# Hat and other Materials - Q's



## TableSyrup (Feb 8, 2012)

Ok, so I am a noob with heat transfer, but I've been doing a bunch of screen printing.

What materials are acceptable for heat transfer of Plastisol transfers???
I presume cotton, and some poly blends? What else?

I got a hat press, since it popped up cheap, and a younger brothers softball team needs hats.

I am considering running them hats.

I tested a plastisol transfer on a crap beanie I had around, which was 100% Acrylic, and the entire contact area of the heat element became shiny (on the hat)

So... I can presume that the 100% Acrylic Beanies won't withstand the heat necessary to cure a plastisol transfer.

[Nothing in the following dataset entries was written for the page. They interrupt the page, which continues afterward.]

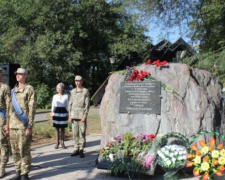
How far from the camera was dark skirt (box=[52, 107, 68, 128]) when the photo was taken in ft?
24.1

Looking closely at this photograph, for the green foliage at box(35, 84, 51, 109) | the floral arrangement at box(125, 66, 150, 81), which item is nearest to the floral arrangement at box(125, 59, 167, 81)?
the floral arrangement at box(125, 66, 150, 81)

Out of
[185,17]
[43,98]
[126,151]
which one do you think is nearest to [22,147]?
[126,151]

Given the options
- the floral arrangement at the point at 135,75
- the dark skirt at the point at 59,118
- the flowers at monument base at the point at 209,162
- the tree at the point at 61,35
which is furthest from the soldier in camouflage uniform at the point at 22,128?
the tree at the point at 61,35

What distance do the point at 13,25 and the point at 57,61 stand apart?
5.29 m

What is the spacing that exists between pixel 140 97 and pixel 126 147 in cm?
105

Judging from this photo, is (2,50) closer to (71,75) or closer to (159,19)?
(71,75)

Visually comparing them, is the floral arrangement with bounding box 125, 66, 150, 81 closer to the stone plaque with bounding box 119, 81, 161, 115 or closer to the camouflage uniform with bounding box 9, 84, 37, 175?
the stone plaque with bounding box 119, 81, 161, 115

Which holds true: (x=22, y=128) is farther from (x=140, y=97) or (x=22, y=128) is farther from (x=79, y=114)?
(x=140, y=97)

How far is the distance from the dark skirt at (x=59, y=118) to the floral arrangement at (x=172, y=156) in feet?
12.2

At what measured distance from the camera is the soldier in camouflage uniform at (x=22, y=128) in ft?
14.9

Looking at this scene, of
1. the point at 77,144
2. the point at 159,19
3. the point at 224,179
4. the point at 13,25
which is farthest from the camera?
the point at 13,25

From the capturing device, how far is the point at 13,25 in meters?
24.0

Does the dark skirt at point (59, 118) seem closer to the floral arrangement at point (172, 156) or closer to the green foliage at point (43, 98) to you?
the floral arrangement at point (172, 156)

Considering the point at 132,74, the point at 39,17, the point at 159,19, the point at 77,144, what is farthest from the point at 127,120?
the point at 39,17
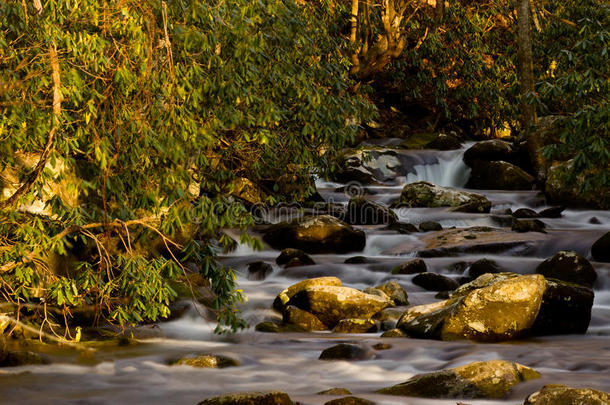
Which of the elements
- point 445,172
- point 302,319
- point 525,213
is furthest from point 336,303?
point 445,172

Looking at bulk hats, I am seeing some cheap ones that say they are a 'Wool-like Acrylic'
I understand they are still acrylic, but it is different than Beanie material, so I am wondering if they will work. 

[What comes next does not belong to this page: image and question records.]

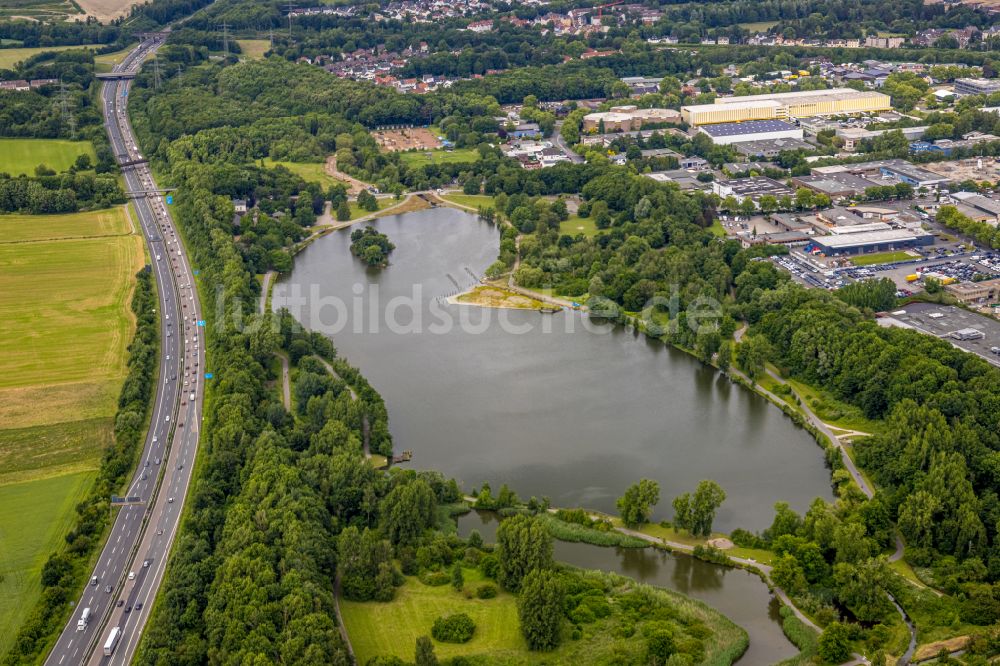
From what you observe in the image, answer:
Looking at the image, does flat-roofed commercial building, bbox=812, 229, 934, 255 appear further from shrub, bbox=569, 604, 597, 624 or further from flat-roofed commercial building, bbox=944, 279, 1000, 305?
shrub, bbox=569, 604, 597, 624

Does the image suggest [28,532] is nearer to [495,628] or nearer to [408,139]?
[495,628]

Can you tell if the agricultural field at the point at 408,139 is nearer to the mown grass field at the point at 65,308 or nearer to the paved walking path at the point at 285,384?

The potential hats in question:
Solid Color Baseball Caps, Pro Style, DOZEN PRICED and PACKED.

Do you think these will transfer ok getting up to 325 Degrees F ???

Thank you !!!!


----------



## wormil (Jan 7, 2008)

I imagine acrylic has the same problem as polyester in that it can become shiny if subjected to high heat & pressure. I've never printed on acrylic but from what I could google, it can discolor around 350 and melts around 425.


----------



## TableSyrup (Feb 8, 2012)

Yeah, I'm not finding good info on it.... so I'm leaning toward it's not commonly done??

I saw the temps too....

Which kinda threw me, cause the temps are higher than I am curing at..... apparently it's enough to shine em tho....

I might try some of the ball caps. The price is right.... might be worth a shot to see how they press and hold up.... worst case I'm out a few bucks.

I'll have to go through the vendors list and see who's got the best price on some cotton hats.

Thanx


----------



## mountainman1938 (Sep 3, 2010)

5 panel caps are poly or 100%. Both work well with cold peel transfers


----------